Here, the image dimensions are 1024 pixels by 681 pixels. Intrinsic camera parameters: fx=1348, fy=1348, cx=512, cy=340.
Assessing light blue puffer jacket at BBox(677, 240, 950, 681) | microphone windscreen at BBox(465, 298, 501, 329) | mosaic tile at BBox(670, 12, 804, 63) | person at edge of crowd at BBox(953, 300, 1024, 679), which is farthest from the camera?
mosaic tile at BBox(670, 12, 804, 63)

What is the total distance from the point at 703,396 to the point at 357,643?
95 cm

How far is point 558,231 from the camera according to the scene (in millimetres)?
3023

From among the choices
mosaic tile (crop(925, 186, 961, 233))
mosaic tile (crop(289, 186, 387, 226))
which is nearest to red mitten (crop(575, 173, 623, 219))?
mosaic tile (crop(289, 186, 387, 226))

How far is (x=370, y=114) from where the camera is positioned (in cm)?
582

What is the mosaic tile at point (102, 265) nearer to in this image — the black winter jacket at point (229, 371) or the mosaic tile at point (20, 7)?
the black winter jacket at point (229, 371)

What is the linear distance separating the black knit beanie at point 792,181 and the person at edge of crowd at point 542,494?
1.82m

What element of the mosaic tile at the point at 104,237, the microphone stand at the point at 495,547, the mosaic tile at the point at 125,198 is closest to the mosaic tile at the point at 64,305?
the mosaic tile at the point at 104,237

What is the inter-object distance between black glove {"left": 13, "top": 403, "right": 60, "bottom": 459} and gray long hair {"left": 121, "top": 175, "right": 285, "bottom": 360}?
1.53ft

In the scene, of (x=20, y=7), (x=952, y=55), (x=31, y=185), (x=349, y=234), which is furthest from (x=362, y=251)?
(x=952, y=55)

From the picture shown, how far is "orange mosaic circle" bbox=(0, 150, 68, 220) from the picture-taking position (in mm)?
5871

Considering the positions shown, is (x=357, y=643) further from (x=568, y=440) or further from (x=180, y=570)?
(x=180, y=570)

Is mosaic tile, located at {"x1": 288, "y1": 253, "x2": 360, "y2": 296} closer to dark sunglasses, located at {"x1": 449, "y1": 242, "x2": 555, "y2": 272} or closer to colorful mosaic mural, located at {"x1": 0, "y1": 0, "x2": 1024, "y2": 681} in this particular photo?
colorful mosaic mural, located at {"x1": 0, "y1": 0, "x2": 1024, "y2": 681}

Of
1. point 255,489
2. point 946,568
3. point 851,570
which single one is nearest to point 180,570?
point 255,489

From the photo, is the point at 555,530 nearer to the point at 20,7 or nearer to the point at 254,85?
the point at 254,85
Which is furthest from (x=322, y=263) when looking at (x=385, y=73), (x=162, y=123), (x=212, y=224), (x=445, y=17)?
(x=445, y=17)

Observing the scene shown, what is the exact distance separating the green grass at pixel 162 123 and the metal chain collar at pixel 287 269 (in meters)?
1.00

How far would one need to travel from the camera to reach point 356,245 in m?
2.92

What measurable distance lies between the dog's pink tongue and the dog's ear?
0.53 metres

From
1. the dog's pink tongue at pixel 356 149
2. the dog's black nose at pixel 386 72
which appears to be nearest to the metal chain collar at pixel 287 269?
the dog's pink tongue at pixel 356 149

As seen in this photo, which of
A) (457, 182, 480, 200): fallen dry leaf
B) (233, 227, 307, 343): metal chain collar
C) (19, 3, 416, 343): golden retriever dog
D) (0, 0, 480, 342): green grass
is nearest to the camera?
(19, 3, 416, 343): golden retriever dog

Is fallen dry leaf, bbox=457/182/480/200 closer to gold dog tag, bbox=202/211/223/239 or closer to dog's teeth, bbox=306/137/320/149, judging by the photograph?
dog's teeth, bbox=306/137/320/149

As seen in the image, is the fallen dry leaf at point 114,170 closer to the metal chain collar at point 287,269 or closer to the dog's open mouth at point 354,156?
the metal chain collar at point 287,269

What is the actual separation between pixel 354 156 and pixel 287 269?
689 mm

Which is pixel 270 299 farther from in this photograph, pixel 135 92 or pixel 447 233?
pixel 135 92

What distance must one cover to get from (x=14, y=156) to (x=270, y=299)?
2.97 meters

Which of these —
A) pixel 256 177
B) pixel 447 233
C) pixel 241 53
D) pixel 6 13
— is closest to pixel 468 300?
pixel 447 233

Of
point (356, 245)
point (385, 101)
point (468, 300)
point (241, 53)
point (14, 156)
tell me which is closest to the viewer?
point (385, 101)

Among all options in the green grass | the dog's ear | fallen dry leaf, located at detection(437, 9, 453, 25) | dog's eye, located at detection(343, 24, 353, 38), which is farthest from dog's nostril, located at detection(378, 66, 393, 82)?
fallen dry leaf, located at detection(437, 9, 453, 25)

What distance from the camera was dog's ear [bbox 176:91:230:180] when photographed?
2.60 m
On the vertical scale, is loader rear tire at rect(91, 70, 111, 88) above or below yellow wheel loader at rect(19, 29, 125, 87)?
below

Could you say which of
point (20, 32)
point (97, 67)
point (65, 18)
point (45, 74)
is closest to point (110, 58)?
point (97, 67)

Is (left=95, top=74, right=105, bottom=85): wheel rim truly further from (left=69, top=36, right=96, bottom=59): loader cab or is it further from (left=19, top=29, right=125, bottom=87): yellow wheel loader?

__________

WHAT THIS TASK INVOLVES
Copy out the whole listing exactly as written.

ANSWER FOR THE TASK
Here, the image dimensions are 1024 pixels by 681 pixels. Intrinsic camera parameters: fx=1348, fy=1348, cx=512, cy=340.
Assessing light blue puffer jacket at BBox(677, 240, 950, 681) | microphone windscreen at BBox(465, 298, 501, 329) | mosaic tile at BBox(670, 12, 804, 63) | person at edge of crowd at BBox(953, 300, 1024, 679), which is farthest from the camera?
mosaic tile at BBox(670, 12, 804, 63)

What is the total distance from the point at 703,396 to the point at 357,643?
95 cm

How far is point 558,231 from the camera according to the scene (in millimetres)?
3023

From among the choices
mosaic tile (crop(925, 186, 961, 233))
mosaic tile (crop(289, 186, 387, 226))
which is nearest to red mitten (crop(575, 173, 623, 219))?
mosaic tile (crop(289, 186, 387, 226))

How far is (x=370, y=114) from where the camera is positioned (in cm)?
582

What is the mosaic tile at point (102, 265) nearer to in this image — the black winter jacket at point (229, 371) or the mosaic tile at point (20, 7)?
the black winter jacket at point (229, 371)

What is the linear distance separating the black knit beanie at point 792,181 and the person at edge of crowd at point 542,494?
1.82m

What element of the mosaic tile at the point at 104,237, the microphone stand at the point at 495,547, the mosaic tile at the point at 125,198 is closest to the mosaic tile at the point at 64,305?
the mosaic tile at the point at 104,237

What is the inter-object distance between black glove {"left": 13, "top": 403, "right": 60, "bottom": 459} and gray long hair {"left": 121, "top": 175, "right": 285, "bottom": 360}?
1.53ft

In the scene, of (x=20, y=7), (x=952, y=55), (x=31, y=185), (x=349, y=234), which is furthest from (x=362, y=251)?
(x=952, y=55)

From the picture shown, how far is "orange mosaic circle" bbox=(0, 150, 68, 220) from the picture-taking position (in mm)?
5871

Considering the positions shown, is (x=357, y=643) further from (x=568, y=440) or further from (x=180, y=570)?
(x=180, y=570)

Is mosaic tile, located at {"x1": 288, "y1": 253, "x2": 360, "y2": 296} closer to dark sunglasses, located at {"x1": 449, "y1": 242, "x2": 555, "y2": 272} or closer to colorful mosaic mural, located at {"x1": 0, "y1": 0, "x2": 1024, "y2": 681} in this particular photo?
colorful mosaic mural, located at {"x1": 0, "y1": 0, "x2": 1024, "y2": 681}

Of
1. point 255,489
2. point 946,568
3. point 851,570
which single one is nearest to point 180,570?
point 255,489

From the photo, is the point at 555,530 nearer to the point at 20,7 or nearer to the point at 254,85?
the point at 254,85
Which is furthest from (x=322, y=263) when looking at (x=385, y=73), (x=162, y=123), (x=212, y=224), (x=445, y=17)?
(x=445, y=17)

Observing the scene shown, what is the exact distance separating the green grass at pixel 162 123 and the metal chain collar at pixel 287 269 (in meters)?
1.00

How far would one need to travel from the camera to reach point 356,245 in m?
2.92

What measurable distance lies between the dog's pink tongue and the dog's ear?
0.53 metres

From
1. the dog's pink tongue at pixel 356 149
2. the dog's black nose at pixel 386 72
which appears to be nearest to the metal chain collar at pixel 287 269?
the dog's pink tongue at pixel 356 149

As seen in this photo, which of
A) (457, 182, 480, 200): fallen dry leaf
B) (233, 227, 307, 343): metal chain collar
C) (19, 3, 416, 343): golden retriever dog
D) (0, 0, 480, 342): green grass
is nearest to the camera?
(19, 3, 416, 343): golden retriever dog

Is fallen dry leaf, bbox=457/182/480/200 closer to gold dog tag, bbox=202/211/223/239 or closer to dog's teeth, bbox=306/137/320/149, judging by the photograph?
dog's teeth, bbox=306/137/320/149

As seen in the image, is the fallen dry leaf at point 114,170 closer to the metal chain collar at point 287,269 or closer to the dog's open mouth at point 354,156?
the metal chain collar at point 287,269

What is the actual separation between pixel 354 156 and pixel 287 269?
689 mm

Which is pixel 270 299 farther from in this photograph, pixel 135 92 or pixel 447 233?
pixel 135 92

What distance must one cover to get from (x=14, y=156) to (x=270, y=299)?
2.97 meters

Which of these —
A) pixel 256 177
B) pixel 447 233
C) pixel 241 53
D) pixel 6 13
— is closest to pixel 468 300?
pixel 447 233

Of
point (356, 245)
point (385, 101)
point (468, 300)
point (241, 53)
point (14, 156)
tell me which is closest to the viewer?
point (385, 101)

Among all options in the green grass | the dog's ear | fallen dry leaf, located at detection(437, 9, 453, 25) | dog's eye, located at detection(343, 24, 353, 38), which is farthest from dog's nostril, located at detection(378, 66, 393, 82)?
fallen dry leaf, located at detection(437, 9, 453, 25)

What distance from the camera was dog's ear [bbox 176:91:230:180] when photographed?
2.60 m
On the vertical scale, is loader rear tire at rect(91, 70, 111, 88) above or below yellow wheel loader at rect(19, 29, 125, 87)?
below

Could you say which of
point (20, 32)
point (97, 67)
point (65, 18)
point (45, 74)
is closest to point (110, 58)?
point (97, 67)

Is (left=95, top=74, right=105, bottom=85): wheel rim truly further from (left=69, top=36, right=96, bottom=59): loader cab or is it further from (left=19, top=29, right=125, bottom=87): yellow wheel loader?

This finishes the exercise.